▶ EXERCISE GOAL:
Please transcribe the data below exactly. Leave the pictures out.
+++ EXTRACTED DATA
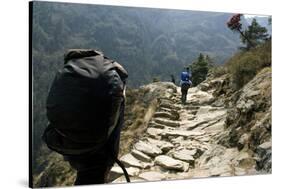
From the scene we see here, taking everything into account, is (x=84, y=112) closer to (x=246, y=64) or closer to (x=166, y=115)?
(x=166, y=115)

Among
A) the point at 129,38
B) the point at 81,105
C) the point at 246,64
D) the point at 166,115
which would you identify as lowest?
the point at 166,115

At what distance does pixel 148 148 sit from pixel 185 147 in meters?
0.46

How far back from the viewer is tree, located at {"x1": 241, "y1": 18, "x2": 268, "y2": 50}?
5.71m

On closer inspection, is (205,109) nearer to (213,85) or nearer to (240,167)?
(213,85)

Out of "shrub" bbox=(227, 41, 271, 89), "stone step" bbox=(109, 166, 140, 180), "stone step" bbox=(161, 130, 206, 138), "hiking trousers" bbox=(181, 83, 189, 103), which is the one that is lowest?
"stone step" bbox=(109, 166, 140, 180)

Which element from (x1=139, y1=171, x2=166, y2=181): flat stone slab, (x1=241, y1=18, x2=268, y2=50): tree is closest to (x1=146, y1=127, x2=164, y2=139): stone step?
(x1=139, y1=171, x2=166, y2=181): flat stone slab

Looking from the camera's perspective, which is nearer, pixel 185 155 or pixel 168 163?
pixel 168 163

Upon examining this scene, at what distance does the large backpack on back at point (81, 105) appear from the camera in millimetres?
4562

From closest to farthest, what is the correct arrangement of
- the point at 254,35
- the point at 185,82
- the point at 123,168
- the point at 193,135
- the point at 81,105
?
the point at 81,105, the point at 123,168, the point at 185,82, the point at 193,135, the point at 254,35

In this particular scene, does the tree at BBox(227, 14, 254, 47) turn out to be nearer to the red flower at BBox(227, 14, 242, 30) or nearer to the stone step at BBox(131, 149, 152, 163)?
the red flower at BBox(227, 14, 242, 30)

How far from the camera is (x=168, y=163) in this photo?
17.4ft

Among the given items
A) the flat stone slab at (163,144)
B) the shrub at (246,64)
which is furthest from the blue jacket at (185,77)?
the flat stone slab at (163,144)

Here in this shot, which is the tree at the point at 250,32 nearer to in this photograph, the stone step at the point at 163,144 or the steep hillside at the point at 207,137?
the steep hillside at the point at 207,137

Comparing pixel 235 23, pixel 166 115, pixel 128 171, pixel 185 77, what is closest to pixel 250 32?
pixel 235 23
++++++
▶ FULL OUTPUT:
From the scene we see here, taking everything into account, is (x=84, y=112) closer to (x=246, y=64) or closer to (x=166, y=115)?
(x=166, y=115)

Among
A) the point at 129,38
B) the point at 81,105
C) the point at 246,64
D) the point at 166,115
which would you identify as lowest?
the point at 166,115

At what distance does pixel 148 148 sit from pixel 185 147 in meters?
0.46

How far back from the viewer is tree, located at {"x1": 241, "y1": 18, "x2": 268, "y2": 50}?
5.71m

On closer inspection, is (205,109) nearer to (213,85) or nearer to (240,167)?
(213,85)

Out of "shrub" bbox=(227, 41, 271, 89), "stone step" bbox=(109, 166, 140, 180), "stone step" bbox=(161, 130, 206, 138), "hiking trousers" bbox=(181, 83, 189, 103), which is the one that is lowest?
"stone step" bbox=(109, 166, 140, 180)

Which element from (x1=139, y1=171, x2=166, y2=181): flat stone slab, (x1=241, y1=18, x2=268, y2=50): tree is closest to (x1=146, y1=127, x2=164, y2=139): stone step?
(x1=139, y1=171, x2=166, y2=181): flat stone slab

Looking from the camera's perspective, which is nearer, pixel 185 155 or pixel 168 163?
pixel 168 163

Upon examining this scene, at what distance does the large backpack on back at point (81, 105) appear from the camera in millimetres?
4562

From closest to farthest, what is the correct arrangement of
- the point at 254,35
- the point at 185,82
- the point at 123,168
- the point at 193,135
- the point at 81,105
?
the point at 81,105, the point at 123,168, the point at 185,82, the point at 193,135, the point at 254,35

In this particular scene, does the tree at BBox(227, 14, 254, 47) turn out to be nearer to the red flower at BBox(227, 14, 242, 30) or nearer to the stone step at BBox(131, 149, 152, 163)?
the red flower at BBox(227, 14, 242, 30)

How far from the camera is (x=168, y=163) in this photo?
17.4ft

Among the given items
A) the flat stone slab at (163,144)
B) the shrub at (246,64)
which is furthest from the blue jacket at (185,77)?
the flat stone slab at (163,144)

Here in this shot, which is the tree at the point at 250,32 nearer to in this photograph, the stone step at the point at 163,144 or the steep hillside at the point at 207,137?
the steep hillside at the point at 207,137

Comparing pixel 235 23, pixel 166 115, pixel 128 171, pixel 185 77, what is closest to pixel 250 32?
pixel 235 23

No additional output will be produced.